Illustration by Yuko Kondo
By Jon BirgerMarc Albertsen, the Director of research bespectacled, aged 62 years at Pioneer Hi-Bred, DuPont (DD) seed development unit, was catching up on paperwork one morning in July 2007, when he received a call from an assistant, Sharon Cerwick. "Marc," Cerwick said, "" you would be better come here and see this. ""
Cerwick had been in the area, literally, inspecting the experimental corn planted next to the headquarters of the pioneer in Johnston, Iowa). Corn has been genetically modified by Albertsen and his colleagues in the hope of reaching a new stroke: a more efficient use of nitrogen. It is at the top of the list of wishes of corn producers, because the cost of fertilizer ammonium nitrate has soared to $450 per tonne, up to 130% since 2002. Albertsen and other scientists from seed have tried to build stems of nitrogen-effective for at least five years, but their supercorn is still far from 5 to 10 years. "You speak of our Holy Grail," explains Pamela Johnson, Member of the Council National Corn Growers Association (NCGA) with 1,200 acres of Floyd, Iowa.
In the field, Albertsen was found a row of corn whose leaves were affected by a v-shape yellowing, the eloquent sign of nitrogen deficiency. The other line - plants which had been designed for the efficiency of nitrogen - was green and prosperous. Both had been planted in the severely deficient soil nitrogen, but plants genetically seemed unaffected.

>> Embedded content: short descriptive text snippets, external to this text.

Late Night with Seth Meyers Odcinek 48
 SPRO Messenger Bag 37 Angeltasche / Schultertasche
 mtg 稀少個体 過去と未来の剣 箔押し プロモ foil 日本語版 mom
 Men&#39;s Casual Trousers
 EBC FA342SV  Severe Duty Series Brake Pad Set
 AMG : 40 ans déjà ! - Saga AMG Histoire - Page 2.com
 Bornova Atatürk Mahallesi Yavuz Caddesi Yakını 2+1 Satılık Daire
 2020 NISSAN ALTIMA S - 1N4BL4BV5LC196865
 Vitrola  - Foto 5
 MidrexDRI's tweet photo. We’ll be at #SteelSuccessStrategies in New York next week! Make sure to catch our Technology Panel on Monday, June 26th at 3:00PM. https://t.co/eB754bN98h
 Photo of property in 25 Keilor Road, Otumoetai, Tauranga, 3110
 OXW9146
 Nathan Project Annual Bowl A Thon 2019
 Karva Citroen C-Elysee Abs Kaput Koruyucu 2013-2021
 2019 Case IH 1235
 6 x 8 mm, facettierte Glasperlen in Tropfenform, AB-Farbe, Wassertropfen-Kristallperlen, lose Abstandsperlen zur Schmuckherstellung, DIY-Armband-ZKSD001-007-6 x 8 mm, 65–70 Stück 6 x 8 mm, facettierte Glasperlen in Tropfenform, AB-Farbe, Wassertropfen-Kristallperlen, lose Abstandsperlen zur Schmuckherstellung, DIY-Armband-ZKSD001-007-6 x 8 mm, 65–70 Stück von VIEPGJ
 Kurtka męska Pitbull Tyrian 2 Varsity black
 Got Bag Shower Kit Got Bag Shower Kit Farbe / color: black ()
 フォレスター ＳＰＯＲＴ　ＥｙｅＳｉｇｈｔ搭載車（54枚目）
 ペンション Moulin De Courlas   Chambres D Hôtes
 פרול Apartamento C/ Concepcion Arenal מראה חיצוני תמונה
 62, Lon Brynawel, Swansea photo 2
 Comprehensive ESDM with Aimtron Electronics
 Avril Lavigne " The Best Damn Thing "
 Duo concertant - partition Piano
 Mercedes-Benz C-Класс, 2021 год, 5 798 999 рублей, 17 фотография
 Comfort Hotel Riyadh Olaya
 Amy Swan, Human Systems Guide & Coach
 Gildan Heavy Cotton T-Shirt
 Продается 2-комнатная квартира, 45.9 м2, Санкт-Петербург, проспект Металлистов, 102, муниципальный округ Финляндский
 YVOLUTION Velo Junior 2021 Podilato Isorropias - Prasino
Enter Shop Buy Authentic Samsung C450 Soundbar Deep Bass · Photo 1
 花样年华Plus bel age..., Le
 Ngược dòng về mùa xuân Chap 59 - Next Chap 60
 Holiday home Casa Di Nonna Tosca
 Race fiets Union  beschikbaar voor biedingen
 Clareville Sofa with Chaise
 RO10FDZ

Seedlings of malnutrition recalled the past Albertsen: sickly ranks, he saw as a boy on his family farm near Danbury, Iowa). Healthy, growing in the same tired soil, talks about the future. He immediately telephoned to his team in Woodland, California, where Pioneer was running a similar trial in central California farmland and asked them to check their seedlings. "Even today, it gives me goose bumps," he said. "Their field checks are returned with the same results."
Other than the water and the Sun, there is nothing more important to the culture of corn - most valuable crop in the U.S., more than 66 billion in 2010 - than nitrogen. Generous applications of fertilizer nitrogen are essential for the bushel of 180 to 200 - a - yield acres that have become commonplace in large States such as the Iowa and Illinois farm, double that farmers produced 35 years, according to the U.S. Agriculture Dept. wheat and rice in the world farmers saw yields plateau; corn is the only high culture for which per acre production continues to increase.
This extraordinary productivity comes with a price economic and environmental. Nitrogen fertilizer is the largest or the second large fees for most American farmers, said Rod Williamson, Director of research at the Iowa Corn Growers Assn. V. The average cost of 60 cents per pound, the 150 pounds of nitrogen that farmers over each of the acres 90 million U.S. corn fields correspond to a bill of eight billion dollars per year.
More difficult to quantify, but not less expensive is that the runoff of fertilizer damage to aquatic life. More than half of American farmers fertilizer to apply to the corn gets wasted. Some of them leaching in aquifers, local pollution of drinking water. More it ends in the runoff of rain water, flowing into streams and rivers that feed the Bay Chesapeake, the Mississippi River and other ecosystems. The Mississippi river runoff finish in the Gulf of Mexico, where it dynamically generates algal blooms fatal fly the oxygen of fish and plants. The Gulf today is home to the second Ocean dead zone, according to a study prepared by the Environmental Protection Agency and USDA scientific and 2010 are still debating which was more damaging - the year oil spill last BP (BP) or permanent agriculture of the United States nitrogen pollution.